**** Excerpt to read

Indo-Pacific is India’s next step beyond the Act East

India envisages a free, open, inclusive, peaceful and prosperous Indo-Pacific, built on a rules based order and with sustainable and transparent infrastructure investments, said a senior official of the Ministry of External Affairs (MEA) on Tuesday.

Addressing the Gateway House Round Table on ‘India: Pursuing Prosperity & Security in the Indo-Pacific’, MEA’s Secretary (East) Saurabh Kumar said that Indo-Pacific is India’s next step beyond the Act East.

“While the coinage 'Indo-Pacific' in a geo-political sense might be of recent usage, India as an ancient maritime power is all too familiar with the transcendence of ocean boundaries; it historically reached out both to its east and west to mutual benefit,” he said.

“The usage, nevertheless, in a contemporary sense represents India's widening interests. It is for us the next step beyond the Act East,” the MEA Secretary added.

The Indo-Pacific should have freedom of navigation and over-flight, unimpeded lawful commerce, mutual respect for sovereignty, peaceful resolution of disputes, and equality amongst nations, Kumar said.

“India's vision of the Indo-Pacific is positive, and inclusive of all nations in its geography and beyond who have a stake in it. ASEAN centrality and unity is an important element of the vision,” he further stated.

According to the MEA Secretary (East), India’s Indo-Pacific vision was laid out by the Prime Minister in his speech in Singapore in 2018.

********

• **Short exercise**
In the article on India's Indo-Pacific vision, list everything Kumar said the Indo-Pacific should have. The lines below come from a separate source.

**** Stored data

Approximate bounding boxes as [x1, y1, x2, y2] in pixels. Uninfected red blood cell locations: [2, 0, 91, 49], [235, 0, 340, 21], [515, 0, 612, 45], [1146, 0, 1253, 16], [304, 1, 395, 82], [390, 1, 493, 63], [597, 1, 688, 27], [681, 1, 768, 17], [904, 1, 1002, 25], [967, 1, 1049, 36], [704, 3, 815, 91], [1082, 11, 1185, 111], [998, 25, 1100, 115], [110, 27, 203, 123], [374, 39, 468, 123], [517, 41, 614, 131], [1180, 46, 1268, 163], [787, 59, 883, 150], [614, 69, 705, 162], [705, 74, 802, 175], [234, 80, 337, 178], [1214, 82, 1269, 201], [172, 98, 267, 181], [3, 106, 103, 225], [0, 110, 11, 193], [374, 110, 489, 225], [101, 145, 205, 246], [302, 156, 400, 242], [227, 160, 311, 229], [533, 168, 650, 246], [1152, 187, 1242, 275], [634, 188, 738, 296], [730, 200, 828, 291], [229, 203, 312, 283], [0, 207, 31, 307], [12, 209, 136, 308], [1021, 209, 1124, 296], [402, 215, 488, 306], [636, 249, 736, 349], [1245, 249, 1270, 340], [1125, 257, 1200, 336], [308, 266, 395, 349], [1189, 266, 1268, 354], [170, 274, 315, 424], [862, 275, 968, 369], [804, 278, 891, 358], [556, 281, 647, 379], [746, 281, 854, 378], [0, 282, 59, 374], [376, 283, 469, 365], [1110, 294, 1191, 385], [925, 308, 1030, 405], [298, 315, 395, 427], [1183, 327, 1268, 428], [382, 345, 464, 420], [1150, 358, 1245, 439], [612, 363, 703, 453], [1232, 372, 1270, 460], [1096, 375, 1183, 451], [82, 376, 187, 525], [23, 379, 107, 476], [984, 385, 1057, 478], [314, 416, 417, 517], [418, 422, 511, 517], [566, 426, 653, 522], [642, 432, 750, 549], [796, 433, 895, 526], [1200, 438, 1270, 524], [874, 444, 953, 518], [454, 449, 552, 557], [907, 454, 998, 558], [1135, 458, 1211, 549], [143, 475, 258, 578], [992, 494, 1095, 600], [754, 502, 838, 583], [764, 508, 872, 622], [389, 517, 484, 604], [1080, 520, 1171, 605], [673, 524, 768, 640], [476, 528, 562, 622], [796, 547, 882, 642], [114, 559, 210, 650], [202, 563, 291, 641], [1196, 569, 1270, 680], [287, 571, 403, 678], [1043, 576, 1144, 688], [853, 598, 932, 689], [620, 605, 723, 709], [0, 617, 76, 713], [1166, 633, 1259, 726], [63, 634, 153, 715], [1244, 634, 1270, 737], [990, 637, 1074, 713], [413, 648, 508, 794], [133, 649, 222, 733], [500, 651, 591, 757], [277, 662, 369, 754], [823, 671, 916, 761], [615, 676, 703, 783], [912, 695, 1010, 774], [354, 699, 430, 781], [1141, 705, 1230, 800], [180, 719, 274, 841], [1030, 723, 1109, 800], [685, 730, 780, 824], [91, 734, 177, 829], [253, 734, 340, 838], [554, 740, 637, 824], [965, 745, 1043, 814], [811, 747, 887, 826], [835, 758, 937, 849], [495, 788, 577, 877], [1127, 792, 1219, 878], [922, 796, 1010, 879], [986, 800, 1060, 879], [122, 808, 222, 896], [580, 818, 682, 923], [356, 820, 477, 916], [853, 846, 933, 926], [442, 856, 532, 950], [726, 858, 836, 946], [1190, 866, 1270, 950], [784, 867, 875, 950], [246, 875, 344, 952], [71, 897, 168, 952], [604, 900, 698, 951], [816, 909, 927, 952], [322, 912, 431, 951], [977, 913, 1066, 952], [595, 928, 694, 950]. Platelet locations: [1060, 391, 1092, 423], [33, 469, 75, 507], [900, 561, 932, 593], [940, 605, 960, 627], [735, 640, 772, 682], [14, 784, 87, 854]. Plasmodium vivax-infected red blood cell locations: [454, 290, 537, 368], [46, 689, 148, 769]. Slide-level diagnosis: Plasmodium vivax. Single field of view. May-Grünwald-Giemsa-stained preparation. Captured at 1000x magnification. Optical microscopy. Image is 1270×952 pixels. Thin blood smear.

********

• **Task output**
- Freedom of navigation and over-flight
- Unimpeded lawful commerce
- Mutual respect for sovereignty
- Peaceful resolution of disputes
- Equality amongst nations